What the exercise asks |
Write out the stretch of lines below that begins at the line with "site SER_S13_J12, 3-frame burst." and ends at the line with "family: Equidae", including both, exactly as given and nothing more.

Record set |
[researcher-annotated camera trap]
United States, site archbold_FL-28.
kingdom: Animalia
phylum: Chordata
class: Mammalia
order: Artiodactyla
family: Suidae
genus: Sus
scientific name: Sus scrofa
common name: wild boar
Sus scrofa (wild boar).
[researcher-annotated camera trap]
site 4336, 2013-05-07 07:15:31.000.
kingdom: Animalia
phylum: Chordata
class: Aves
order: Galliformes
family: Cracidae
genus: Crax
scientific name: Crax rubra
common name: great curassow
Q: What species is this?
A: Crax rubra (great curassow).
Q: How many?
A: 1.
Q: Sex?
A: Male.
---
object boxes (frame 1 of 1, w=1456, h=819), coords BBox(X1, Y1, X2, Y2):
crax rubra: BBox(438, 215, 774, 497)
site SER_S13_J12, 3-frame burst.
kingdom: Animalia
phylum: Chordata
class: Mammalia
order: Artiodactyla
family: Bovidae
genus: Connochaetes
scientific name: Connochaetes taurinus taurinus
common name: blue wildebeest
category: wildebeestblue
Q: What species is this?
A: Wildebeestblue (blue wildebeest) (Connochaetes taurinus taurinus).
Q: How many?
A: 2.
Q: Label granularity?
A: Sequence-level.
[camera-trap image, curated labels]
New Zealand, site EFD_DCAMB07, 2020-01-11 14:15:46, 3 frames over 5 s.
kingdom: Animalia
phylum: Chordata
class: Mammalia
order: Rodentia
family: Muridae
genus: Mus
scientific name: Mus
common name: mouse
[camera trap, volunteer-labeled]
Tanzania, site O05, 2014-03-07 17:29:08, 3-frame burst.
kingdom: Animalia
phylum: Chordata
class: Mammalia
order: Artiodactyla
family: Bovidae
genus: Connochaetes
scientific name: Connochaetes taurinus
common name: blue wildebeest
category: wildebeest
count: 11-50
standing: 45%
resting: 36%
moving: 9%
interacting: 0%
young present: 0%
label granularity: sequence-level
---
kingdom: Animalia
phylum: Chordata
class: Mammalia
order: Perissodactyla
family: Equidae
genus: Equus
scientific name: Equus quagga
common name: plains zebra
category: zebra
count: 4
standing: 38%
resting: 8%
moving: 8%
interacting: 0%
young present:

Exercise solution |
site SER_S13_J12, 3-frame burst.
kingdom: Animalia
phylum: Chordata
class: Mammalia
order: Artiodactyla
family: Bovidae
genus: Connochaetes
scientific name: Connochaetes taurinus taurinus
common name: blue wildebeest
category: wildebeestblue
Q: What species is this?
A: Wildebeestblue (blue wildebeest) (Connochaetes taurinus taurinus).
Q: How many?
A: 2.
Q: Label granularity?
A: Sequence-level.
[camera-trap image, curated labels]
New Zealand, site EFD_DCAMB07, 2020-01-11 14:15:46, 3 frames over 5 s.
kingdom: Animalia
phylum: Chordata
class: Mammalia
order: Rodentia
family: Muridae
genus: Mus
scientific name: Mus
common name: mouse
[camera trap, volunteer-labeled]
Tanzania, site O05, 2014-03-07 17:29:08, 3-frame burst.
kingdom: Animalia
phylum: Chordata
class: Mammalia
order: Artiodactyla
family: Bovidae
genus: Connochaetes
scientific name: Connochaetes taurinus
common name: blue wildebeest
category: wildebeest
count: 11-50
standing: 45%
resting: 36%
moving: 9%
interacting: 0%
young present: 0%
label granularity: sequence-level
---
kingdom: Animalia
phylum: Chordata
class: Mammalia
order: Perissodactyla
family: Equidae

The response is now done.